And can you increase the veggie portion you usually eat by 50
percent? An easy rule to live by: If any portion of food on your
plate exceeds your portion of vegetable, you’re not eating
enough vegetables, or you’re eating too much of everything
else.
2. Where is my
fruit?
Try a fruit-based dessert instead of ice cream or cookies.
3. Where is my
fiber-rich starch?
Are your grains too processed? Replace white rice (refined and
processed) with brown rice or a potato (not processed) or other
starchy vegetable, such as corn, peas, sweet potato, or
beets—or try a new whole grain, such as quinoa. Choose
whole-wheat couscous over white couscous. Substitute half or all of
your white pasta with whole-wheat pasta.
4. Where is my
protein?
Limit your portion of animal protein to the size of your palm (same
thickness). Try a vegetarian protein, such as beans, tofu, tempeh,
or seitan.

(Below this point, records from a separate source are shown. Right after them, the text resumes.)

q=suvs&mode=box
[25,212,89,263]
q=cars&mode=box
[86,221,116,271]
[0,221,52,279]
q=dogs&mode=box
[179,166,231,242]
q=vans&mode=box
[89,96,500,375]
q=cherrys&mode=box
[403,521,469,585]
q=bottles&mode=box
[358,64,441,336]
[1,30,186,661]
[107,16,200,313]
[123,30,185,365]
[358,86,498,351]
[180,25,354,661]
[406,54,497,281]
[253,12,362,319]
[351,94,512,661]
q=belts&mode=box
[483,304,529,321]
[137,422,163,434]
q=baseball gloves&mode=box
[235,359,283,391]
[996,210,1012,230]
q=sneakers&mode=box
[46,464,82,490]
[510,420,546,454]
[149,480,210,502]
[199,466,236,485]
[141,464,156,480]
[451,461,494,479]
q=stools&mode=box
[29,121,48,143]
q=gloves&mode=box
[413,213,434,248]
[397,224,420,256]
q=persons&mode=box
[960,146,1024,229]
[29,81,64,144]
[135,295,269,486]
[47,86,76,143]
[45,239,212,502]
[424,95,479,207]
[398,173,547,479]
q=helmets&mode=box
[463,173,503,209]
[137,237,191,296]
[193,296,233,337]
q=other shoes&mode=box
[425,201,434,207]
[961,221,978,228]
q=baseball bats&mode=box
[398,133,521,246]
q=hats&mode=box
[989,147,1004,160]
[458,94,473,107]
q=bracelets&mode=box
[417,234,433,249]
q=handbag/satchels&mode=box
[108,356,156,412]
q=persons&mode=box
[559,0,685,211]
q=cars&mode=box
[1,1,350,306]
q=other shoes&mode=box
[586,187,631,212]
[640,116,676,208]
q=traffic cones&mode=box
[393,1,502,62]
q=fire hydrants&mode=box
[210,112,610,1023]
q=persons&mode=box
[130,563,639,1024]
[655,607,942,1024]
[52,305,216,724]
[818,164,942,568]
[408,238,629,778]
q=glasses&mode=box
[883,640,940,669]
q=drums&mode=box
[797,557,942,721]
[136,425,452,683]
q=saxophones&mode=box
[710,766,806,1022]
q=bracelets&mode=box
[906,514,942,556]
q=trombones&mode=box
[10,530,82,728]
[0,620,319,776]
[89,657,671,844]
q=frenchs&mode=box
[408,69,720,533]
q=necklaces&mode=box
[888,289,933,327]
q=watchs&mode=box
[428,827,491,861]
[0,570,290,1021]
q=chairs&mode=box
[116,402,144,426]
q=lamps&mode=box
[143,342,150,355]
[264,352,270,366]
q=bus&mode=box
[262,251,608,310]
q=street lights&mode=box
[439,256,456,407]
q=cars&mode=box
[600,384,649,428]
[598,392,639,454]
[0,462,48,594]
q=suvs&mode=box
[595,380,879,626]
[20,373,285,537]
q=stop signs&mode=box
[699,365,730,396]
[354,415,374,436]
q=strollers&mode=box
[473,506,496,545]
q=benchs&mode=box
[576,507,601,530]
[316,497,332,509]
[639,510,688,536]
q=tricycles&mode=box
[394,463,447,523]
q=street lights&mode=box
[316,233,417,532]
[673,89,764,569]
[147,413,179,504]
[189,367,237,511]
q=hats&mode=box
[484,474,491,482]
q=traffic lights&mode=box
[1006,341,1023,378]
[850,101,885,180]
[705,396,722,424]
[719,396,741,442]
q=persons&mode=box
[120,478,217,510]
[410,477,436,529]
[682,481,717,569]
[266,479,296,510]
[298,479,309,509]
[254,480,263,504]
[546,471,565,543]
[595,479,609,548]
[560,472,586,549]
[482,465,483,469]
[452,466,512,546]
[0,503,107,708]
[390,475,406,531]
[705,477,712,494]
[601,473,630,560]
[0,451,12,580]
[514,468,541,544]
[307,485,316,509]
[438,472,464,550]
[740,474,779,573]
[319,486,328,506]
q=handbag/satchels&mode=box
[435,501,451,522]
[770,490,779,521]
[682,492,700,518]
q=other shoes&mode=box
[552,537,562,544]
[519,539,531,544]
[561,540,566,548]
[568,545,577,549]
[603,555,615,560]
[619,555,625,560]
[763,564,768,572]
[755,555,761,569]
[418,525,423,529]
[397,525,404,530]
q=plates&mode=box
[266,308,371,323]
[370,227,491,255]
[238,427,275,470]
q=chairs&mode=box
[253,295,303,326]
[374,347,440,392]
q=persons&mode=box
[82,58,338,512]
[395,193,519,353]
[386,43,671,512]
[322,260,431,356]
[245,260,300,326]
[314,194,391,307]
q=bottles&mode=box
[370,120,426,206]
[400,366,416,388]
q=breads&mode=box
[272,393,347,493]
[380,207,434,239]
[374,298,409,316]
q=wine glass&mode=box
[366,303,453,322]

Choose all-natural beef, poultry, and dairy instead of
those injected with antibiotics and growth hormones. And include
fish a couple of times per week.
5. Where is my
fat? What source is it coming from?
Plant fats are healthier than animal fats (the omega-3 fats in fish
are an exception), so choose olive oil in place of butter,
guacamole instead of sour cream, nuts and seeds in place of bacon
bits, olives instead of cheese. Aim for one to three servings of
omega-3-rich fats daily (these include fatty fish, ground flaxseeds
or flax oil, canola oil, edamame, tofu, tempeh, soy nuts, walnuts,
pumpkin seeds, omega-3 egg yolks, dark leafy greens, and wheat
germ).
6. Where is my
variety?
Is this the third or fourth time you’ve served this meal (or
this food item) this week? If so, you need more variety. Keep fast,
easy meal ideas and recipes within reach, and keep a shopping list
to ensure all ingredients are on hand and to save time in the
grocery store. Accumulate a nice stack of healthy recipes that you
can rotate so you won’t hear the kids complain, “Aw,
not chicken again!”
Source: Lisa High, MS,
RD.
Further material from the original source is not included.